# Galois correspondence

1. Homework Statement

i) Find the order and structure of the Galois Group $K:Q$ where
$K = Q(\alpha)$ and

$\alpha = \sqrt{2 + \sqrt{2}}$.

ii)Then for each subgroup of $Gal (K:Q)$, find the corresponding subfield through the Galois correspondence.

2. Homework Equations

I get the minimal polynomial to be $f(x): x^4 -4x^2 + 2$ and the four roots of $f(x)$ are $\sqrt{2 + \sqrt{2}} , -\sqrt{2 + \sqrt{2}}, \sqrt{2 - \sqrt{2}}, -\sqrt{2 - \sqrt{2}}$

I'm told $K:Q$ is normal

3. The Attempt at a Solution

I get the order of $Gal (K:Q)$ to be 4 with

$Gal (K:Q) = \{ Id, \sigma, \tau, \sigma \tau \}$ where

$\sigma(\sqrt{2 + \sqrt{2}} ) \rightarrow -\sqrt{2 + \sqrt{2}}$

$\tau(\sqrt{2 + \sqrt{2}} ) \rightarrow \sqrt{2 - \sqrt{2}}$

and

$\sigma \tau (\sqrt{2 + \sqrt{2}} ) \rightarrow -\sqrt{2 - \sqrt{2}}$

I get stuck with the 2nd part though. I get the proper subgroups $\{Id, \sigma \} \{Id, \tau\} \{ Id, \sigma \tau \}$ but I don't see how to find the corresponding subfields.

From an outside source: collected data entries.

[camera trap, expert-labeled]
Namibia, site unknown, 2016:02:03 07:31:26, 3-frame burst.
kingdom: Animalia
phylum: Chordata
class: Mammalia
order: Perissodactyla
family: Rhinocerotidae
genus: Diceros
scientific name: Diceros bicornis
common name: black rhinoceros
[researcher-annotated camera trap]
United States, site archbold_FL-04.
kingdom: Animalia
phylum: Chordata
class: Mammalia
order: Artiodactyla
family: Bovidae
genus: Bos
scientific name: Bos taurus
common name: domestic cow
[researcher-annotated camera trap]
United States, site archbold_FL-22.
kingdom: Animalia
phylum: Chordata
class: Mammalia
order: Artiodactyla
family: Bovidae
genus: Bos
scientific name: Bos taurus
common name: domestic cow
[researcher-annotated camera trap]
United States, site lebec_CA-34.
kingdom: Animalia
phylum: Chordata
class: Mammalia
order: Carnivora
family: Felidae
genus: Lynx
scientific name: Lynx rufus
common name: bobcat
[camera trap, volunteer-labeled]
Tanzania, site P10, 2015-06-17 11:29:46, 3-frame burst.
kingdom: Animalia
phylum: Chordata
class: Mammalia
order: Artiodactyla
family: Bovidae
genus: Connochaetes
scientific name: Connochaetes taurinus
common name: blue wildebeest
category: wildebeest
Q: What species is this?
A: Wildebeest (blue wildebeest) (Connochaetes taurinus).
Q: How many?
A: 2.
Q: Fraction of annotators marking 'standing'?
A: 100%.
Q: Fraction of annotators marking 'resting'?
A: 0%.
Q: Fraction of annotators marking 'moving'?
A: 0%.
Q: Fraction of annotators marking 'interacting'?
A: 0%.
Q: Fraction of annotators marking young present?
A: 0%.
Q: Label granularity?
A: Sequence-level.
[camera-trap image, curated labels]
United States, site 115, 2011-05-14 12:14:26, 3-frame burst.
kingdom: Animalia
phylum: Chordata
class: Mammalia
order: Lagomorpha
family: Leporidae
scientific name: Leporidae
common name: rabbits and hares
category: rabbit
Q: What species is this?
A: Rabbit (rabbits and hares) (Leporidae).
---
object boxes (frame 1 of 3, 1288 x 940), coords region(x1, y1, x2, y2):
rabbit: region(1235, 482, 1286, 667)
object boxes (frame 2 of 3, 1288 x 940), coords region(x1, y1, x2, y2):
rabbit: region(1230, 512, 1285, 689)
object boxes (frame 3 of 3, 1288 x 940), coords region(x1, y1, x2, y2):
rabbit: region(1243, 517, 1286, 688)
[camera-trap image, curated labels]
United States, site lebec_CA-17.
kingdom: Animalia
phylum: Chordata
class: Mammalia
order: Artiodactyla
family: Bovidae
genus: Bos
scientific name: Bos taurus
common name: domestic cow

Through the Galois correspondence, there's a bijective map between the subfields of K and the subgroups of $Gal(K:Q)$. So there'd have to be 3 different subfields. I know these fields have to be generated by the fixed points for each map.

I'd appreciate any help on what the subfields are.

Last edited:

Related Calculus and Beyond Homework Help News on Phys.org
Hurkyl
Staff Emeritus
Gold Member
Well, you know how to find fixed points of any linear transformation, don't you? They're eigenvectors with eigenvalue 1.

Alternatively... finding 1 fixed point is easy. You know $\alpha$ isn't fixed by, say, $\sigma$. But can you arrange for

$\alpha$ + stuff = $\sigma(\alpha)$ + other stuff?

(Just to be clear, you should not be solving any equations with this approach)

I don't know if this automatically gives you a generator, though. You'll have to prove that this is a generator through some other means.

Last edited:
You know $\alpha$ isn't fixed by, say, $\sigma$. But can you arrange for

$\alpha$ + stuff = $\sigma(\alpha)$ + other stuff?
Sorry, I don't understand this.

Is finding the fixed point of $\sigma (\alpha)$ something to do with the sign in between the $2$ and $\sqrt{2}$ not changing?

Hurkyl
Staff Emeritus
Gold Member
(I will use s for sigma, and a for alpha) You want to find "something" such that

something = s(something).

Well, what might appear in "something"? a might. So, we try it out:

a + other stuff = s(a + other stuff) = s(a) + s(other stuff).

Doesn't that suggest what might appear in "other stuff"?